At a guess, he thought the idea of starved people being forced to dig their own graves before being covered in quicklime would be upsetting, and it's an analogy rather than a re-telling.

All events based off of any 300 spinoffs/sequels are going to be grounded in that movie/comic universe, and not at all grounded in real time. As it was never intended to be, even in Miller's 300 comic.
But the Universe is undefined. It's only defined as our universe, unless Miller says differently at the time. That makes the entire "300" universe a Mary Sue.

Also, I don't know if you actually know anything at all about writing Fiction,
You could look. There's quite a large amount of evidence to say that I've been writing fiction for decades.
Also, in response to your responses by ChupathingyX, do you take Odysseus as reality? Or do you believe the the aliens from Dr. Who are real?
They are a fictional reality based off of ours. Commonly known as stories. There is no such thing as the Odysseus Universe, and the Whoniverse has been defined strongly due to episodic content.
300 touches on neither of these. Neither does Holy Terror. It just borrows from ours when it feels like it.

In reality, people would love to fly to the rescue of a bunch of miners in South America using their super powers to save them.
You're not going to fly down a mine with ease.

But they can't, so they are offered fantasies where there are beings that can, and they read them because they like to read about a world like that.
Do you actually like fiction? Because you put it across as it's just a crutch for the weak.
None of that defies what is meant by the concept of a fiction "universe".
It does when the definition of the universe is "Whatever seems cool". That's the Universe of Lucas and Bay.

Let's take a relevant example: Clash of the Titans (1981) vs (2010)

Both based in our reality. Both around similar times to 300. Both with fantastical elements in. Both with Kraken, Zeus and Medusa; fictional characters.

Why is '81 much more respected than '10?

Simple. 2010 took the idea of what is "cool" and made the Greeks into Atheists, denying the God's existence.

It took our universe (which can contain fantastical/fictional things - look at Santa Claus and Man-flu) and altered a very fundamental rule, without seeing things through.

'81 CotT knows that the entire story hinges on Heroes versus Gods, in fact Zeus's final message states that.
'10 CotT makes them all disbelieve from the start, thus shattering the battle.
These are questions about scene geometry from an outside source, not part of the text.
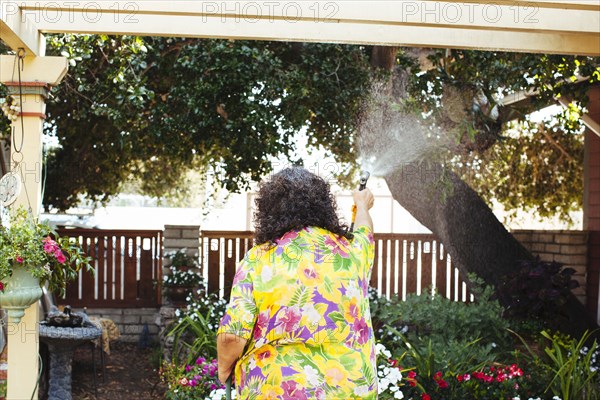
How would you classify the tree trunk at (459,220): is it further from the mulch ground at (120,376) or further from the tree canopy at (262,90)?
the mulch ground at (120,376)

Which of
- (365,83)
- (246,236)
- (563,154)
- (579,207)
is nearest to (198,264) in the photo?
(246,236)

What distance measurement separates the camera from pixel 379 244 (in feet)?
26.2

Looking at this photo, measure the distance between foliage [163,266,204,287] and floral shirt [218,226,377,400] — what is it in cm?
477

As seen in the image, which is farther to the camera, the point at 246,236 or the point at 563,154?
the point at 563,154

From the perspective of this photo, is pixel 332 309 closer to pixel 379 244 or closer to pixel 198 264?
pixel 198 264

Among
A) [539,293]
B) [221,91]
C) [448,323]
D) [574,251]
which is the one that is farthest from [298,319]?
[574,251]

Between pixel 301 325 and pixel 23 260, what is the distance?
6.24 ft

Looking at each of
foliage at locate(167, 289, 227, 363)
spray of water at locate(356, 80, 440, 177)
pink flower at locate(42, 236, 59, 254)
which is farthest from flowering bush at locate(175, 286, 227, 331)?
pink flower at locate(42, 236, 59, 254)

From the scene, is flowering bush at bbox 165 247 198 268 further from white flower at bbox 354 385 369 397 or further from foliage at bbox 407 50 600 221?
white flower at bbox 354 385 369 397

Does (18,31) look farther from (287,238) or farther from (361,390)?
(361,390)

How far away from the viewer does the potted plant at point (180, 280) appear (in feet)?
22.6

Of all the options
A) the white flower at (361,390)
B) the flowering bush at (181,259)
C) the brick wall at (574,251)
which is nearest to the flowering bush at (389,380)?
the white flower at (361,390)

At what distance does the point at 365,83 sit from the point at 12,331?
3550mm

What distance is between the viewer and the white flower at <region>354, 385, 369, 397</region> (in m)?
2.15
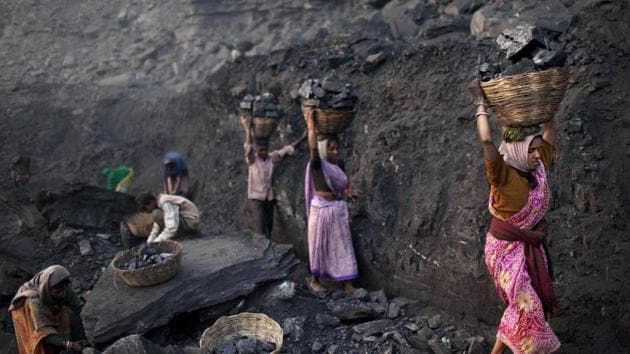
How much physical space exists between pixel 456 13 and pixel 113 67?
11898mm

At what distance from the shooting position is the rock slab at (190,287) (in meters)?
4.62

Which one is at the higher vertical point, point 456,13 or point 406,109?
point 456,13

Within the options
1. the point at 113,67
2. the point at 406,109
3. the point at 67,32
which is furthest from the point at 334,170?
the point at 67,32

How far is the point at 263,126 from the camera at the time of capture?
6.40m

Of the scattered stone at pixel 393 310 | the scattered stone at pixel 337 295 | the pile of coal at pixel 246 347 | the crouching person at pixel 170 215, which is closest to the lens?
the pile of coal at pixel 246 347

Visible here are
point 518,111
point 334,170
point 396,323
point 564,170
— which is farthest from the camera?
point 334,170

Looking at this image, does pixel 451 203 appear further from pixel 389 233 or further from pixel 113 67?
pixel 113 67

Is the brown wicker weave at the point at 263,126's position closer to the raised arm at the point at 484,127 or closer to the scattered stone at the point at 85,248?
the scattered stone at the point at 85,248

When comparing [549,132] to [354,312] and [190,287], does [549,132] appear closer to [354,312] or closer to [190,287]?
[354,312]

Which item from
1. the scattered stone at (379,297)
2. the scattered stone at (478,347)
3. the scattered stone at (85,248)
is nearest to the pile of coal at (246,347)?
the scattered stone at (379,297)

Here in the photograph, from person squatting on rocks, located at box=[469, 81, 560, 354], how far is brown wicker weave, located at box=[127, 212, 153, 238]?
447 cm

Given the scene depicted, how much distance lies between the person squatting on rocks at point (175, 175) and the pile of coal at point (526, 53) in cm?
561

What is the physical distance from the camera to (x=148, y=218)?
6426 mm

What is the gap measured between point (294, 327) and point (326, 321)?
35 cm
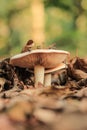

That's because the 2010 version used it's own "Universe". It's not a catchword for franchise or IP. It is the way things relate to each other.

300 doesn't have a Universe of it's own. It just has ours with cool bits dotted in.

As does Miller's Batman, Holy Terror or Sin City. That's why he's a hack. Because the only canon that exists that he can draw on is ours. Unless it's a woman, then she's a whore.